# Problem to solve
Transcribe the part of the deferred-lighting thread below, starting with "The shader unpacks" and going on through "(lights[i].type == LIGHT_NO)".

# Source text
[Start of section]
Step 1: Create thin gbuffer: by "thin" I suppose you mean either less things in the gbuffer, a lower DXGI format, or both? The current Gbuffer consists of Position, Normal, Diffuse Light, Specular Light, and Material type.
It's not "Diffuse light" and "Specular light", but material properties of a pixel.
On this stage you are writing to GBuffer properties for each pixel.
These MATERIAL properties will be used with Light-related data on step 2.
Step 2: Create intermediate lighting buffer, so include all lights there, and then have it read the necessary info from the thin Gbuffer?
I've done it via packed structured buffer. Each type of light (direct, ambient, point, and spot) will be written to this kind of structure:
struct LightData
{
uint type; //All lights
float3 color; //All lights
float3 dirToLightVS; //Directional, Spot
float innerAngleCos; //Spot
float3 posVS; //Point, Spot
float outerAngleCos; //Spot
}; //48 bytes
StructuredBuffer<LightData> Lights;
The buffer will contain n elements (== light count + 1-last stub "LIGHT_NO" to break a loop).
The shader unpacks the data, calculate amount of light from each light source, and sum it with different light:
for (each pixel/sample)
{
for (uint i = 0; i < 102400; ++i) // i - index of Light in LightBuffer
{
if (lights[i].type == LIGHT_NO)
break; //No more lights
DiffSpec curr = (DiffSpec)0;
switch (lights[i].type)
{
//Sorted by occurrence
case LIGHT_POINT:
curr = CalcPoint(Lights[i], ...);
break;
case LIGHT_SPOT:
curr = CalcSpot(Lights[i], ...);
break;
case LIGHT_DIRECTIONAL:
curr = CalcDirectional(Lights[i], ...);
break;
case LIGHT_AMBIENT:
curr = CalcAmbient(Lights[i], ...);
break;
case LIGHT_SHADOW_PRIM:
curr = CalcDirectional(Lights[i], ...);
break;
}
totalLight += curr;
}
[End of section]
# Collected material
[Start of section]
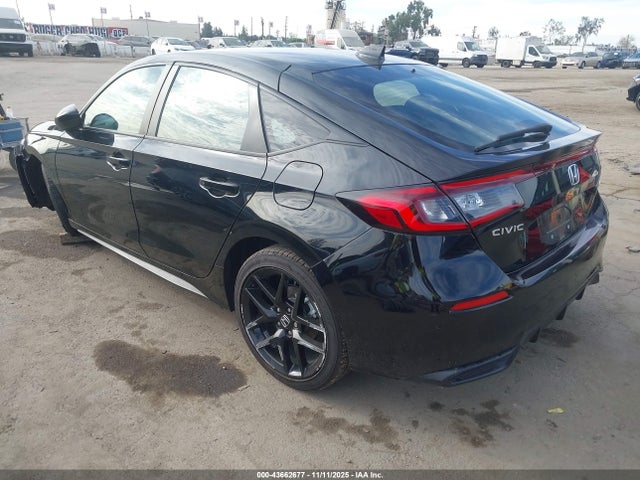 19XFL2H89SE018076 Honda Civic Sedan Sport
[End of section]
# Response below
The shader unpacks the data, calculate amount of light from each light source, and sum it with different light:
for (each pixel/sample)
{
for (uint i = 0; i < 102400; ++i) // i - index of Light in LightBuffer
{
if (lights[i].type == LIGHT_NO)